Ella prefirió ocultarlo, era más sensato que trabajara para evitar el derrame, eso pensaba mientras cortaba los puntos de conexión en la cabina telepática.
Podía desde allí mirar el Mekong como una serpentina plateada que se desliza a contra luz; y pensar que tal vez el río le suministrara esas palabras que no pudieron decirse cuando él partió.

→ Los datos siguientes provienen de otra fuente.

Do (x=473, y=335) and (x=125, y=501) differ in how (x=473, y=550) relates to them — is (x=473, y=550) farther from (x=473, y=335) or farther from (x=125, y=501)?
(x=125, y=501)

Se acordó de Sísifo, pero no pudo succionarlo a Camus para que le explicara ese deslumbrante mito; aunque llevar una piedra hasta la cima de la montaña, en Yala, le parecía imposible. Era deslumbrante soñar con el ruido del Mekong. Imaginar que él arrojaría la piedra en el instante en que el gatillo de la cámara le permitiera abrir el obturador. Claro, no era sencillo que se confabulara también el pájaro rojo de la tarde y el árbol negro sin hojas del invierno en ese mágico instante. Pero así son los cuentos que ella pensaba escribirle de pura ficción o de puro pensamiento.
Él lo entendería, porque algunas palabras resultaban innecesarias a la vista de sus rostros. Ahora no estaba ahí. No estaba?
Los silencios edifican secuencias visuales, segmentadas en la fragancia de los cuerpos que alguna vez lamieron, el olor de verse, diría ella, envolviéndolo para que se transporte, justo en el momento en que la noche encontró el sitio donde la luna despejó su ausencia.
Del otro lado, él lo entendió así, y no hizo falta decírselo.